Bien entendu, le parachutage d'armes dans la Plaine du Girou, prévu dans la nuit du 15 au 16 n'a pas eu lieu, et Mme MAGOUX se souvient d'avoir entendu les avions tourner un moment dans le ciel marcellois. Le 19 août, la population toulousaine s'insurge et, avec l'appui de la Résistance, libère Toulouse : la Prison Saint Michel où sont détenus de nombreux patriotes est l'un des premiers objectifs et Louis MAGOUX est délivré vers 13 h 30. Le tortionnaire français de M. MAGOUX, mais également auteur de nombreux autres crimes est arrêté : il sera jugé, condamné, et fusillé quelques mois plus tard.

Le 26 août 1944, la région toulousaine est enfin entièrement libérée de l'occupation allemande. Un Comité de Libération est constitué à Saint Marcel Paulel : il comprend des membres de la Résistance et des membres de l'ancien Conseil municipal. Le 5 septembre 1944, après avoir rendu Hommage à Monsieur Louis MAGOUX, instituteur à Saint Marcel Paulel, Délégué de la Résistance pour la Commune de Saint Marcel Paulel, et "qui a subi les cruautés de la torture à l'école même de Saint Marcel Paulel", le Comité de Libération élit un Conseil municipal provisoire en attendant les élections régulières. Mon prédécesseur, M. Ernest BLANC, est désigné comme Maire, et M. Bertrand SABATIER, qui a apporté son aide à Mme MAGOUX et à sa famille, retrouve son poste d'Adjoint.

Mesdames, Messieurs, Chers Amis, j'ai retracé avec beaucoup d'émotion cet épisode héroïque de l'histoire de notre Commune.

Chère Madame Jeanine MAGOUX, je suis particulièrement heureux et fier au nom de notre Conseil municipal, au nom de la population, en mon nom personnel, de vous accueillir à Saint Marcel Paulel avec toute votre famille pour rendre hommage à votre cher époux, M. louis MAGOUX, sur les lieux même de son supplice.

Cher Président Jean MONIER, vétéran de l'héroïque Réseau "Libérer et Fédérer", c'est pour nous tous un honneur, un grand honneur, de vous recevoir sur ce site pour honorer votre camarade de Résistance, votre ami Louis MAGOUX, qui, par son mutisme et malgré la torture, dans ce jardin, a préservé les membres de votre Réseau.

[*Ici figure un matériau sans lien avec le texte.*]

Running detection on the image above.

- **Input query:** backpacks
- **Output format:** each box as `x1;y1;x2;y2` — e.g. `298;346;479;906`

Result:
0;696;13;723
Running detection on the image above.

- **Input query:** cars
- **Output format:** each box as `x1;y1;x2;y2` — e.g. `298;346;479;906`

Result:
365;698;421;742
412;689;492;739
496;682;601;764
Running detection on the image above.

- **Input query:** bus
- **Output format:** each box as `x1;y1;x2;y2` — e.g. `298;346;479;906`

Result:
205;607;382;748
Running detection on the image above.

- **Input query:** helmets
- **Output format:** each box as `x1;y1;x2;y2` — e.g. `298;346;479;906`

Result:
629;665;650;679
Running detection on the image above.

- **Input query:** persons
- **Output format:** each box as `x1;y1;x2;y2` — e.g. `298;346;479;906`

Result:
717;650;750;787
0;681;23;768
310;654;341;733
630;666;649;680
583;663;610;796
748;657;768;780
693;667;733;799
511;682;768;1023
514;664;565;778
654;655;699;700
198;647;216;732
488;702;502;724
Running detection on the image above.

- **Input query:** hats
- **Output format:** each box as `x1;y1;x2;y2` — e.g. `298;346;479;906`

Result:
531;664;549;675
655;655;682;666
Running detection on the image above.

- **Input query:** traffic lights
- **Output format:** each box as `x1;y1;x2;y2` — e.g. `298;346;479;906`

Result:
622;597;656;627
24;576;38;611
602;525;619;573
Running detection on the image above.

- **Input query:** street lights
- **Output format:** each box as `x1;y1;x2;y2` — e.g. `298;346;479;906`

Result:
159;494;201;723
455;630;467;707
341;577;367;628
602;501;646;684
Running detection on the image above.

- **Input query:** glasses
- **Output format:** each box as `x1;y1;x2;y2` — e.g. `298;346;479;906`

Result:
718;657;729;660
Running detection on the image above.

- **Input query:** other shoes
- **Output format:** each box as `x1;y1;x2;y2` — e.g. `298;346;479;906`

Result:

Dès 1989, notre Conseil municipal avait décidé de pérenniser cet acte de courage et d'héroïsme, mais le temps passe très vite.Cette dernière année du 20ème siècle, et ce 8 mai où nous célébrons le 55ème anniversaire de la Victoire de 1945 à laquelle ont contribué les Forces Françaises de l'Intérieur, étaient particulièrement indiqués pour témoigner notre fierté et notre reconnaissance à Louis MAGOUX, pour célébrer et pour inscrire dans la mémoire collective son engagement dans la Résistance, son courage, son héroïsme. Je voudrais associer à cet hommage tous ses camarades, notamment ceux de notre canton, connus et inconnus, qui, avec lui, ont oeuvré pour la Libération de notre Pays.

Chère Madame, Cher Jean MONIER, nous allons ensemble dévoiler cette plaque à la mémoire de Monsieur Louis MAGOUX.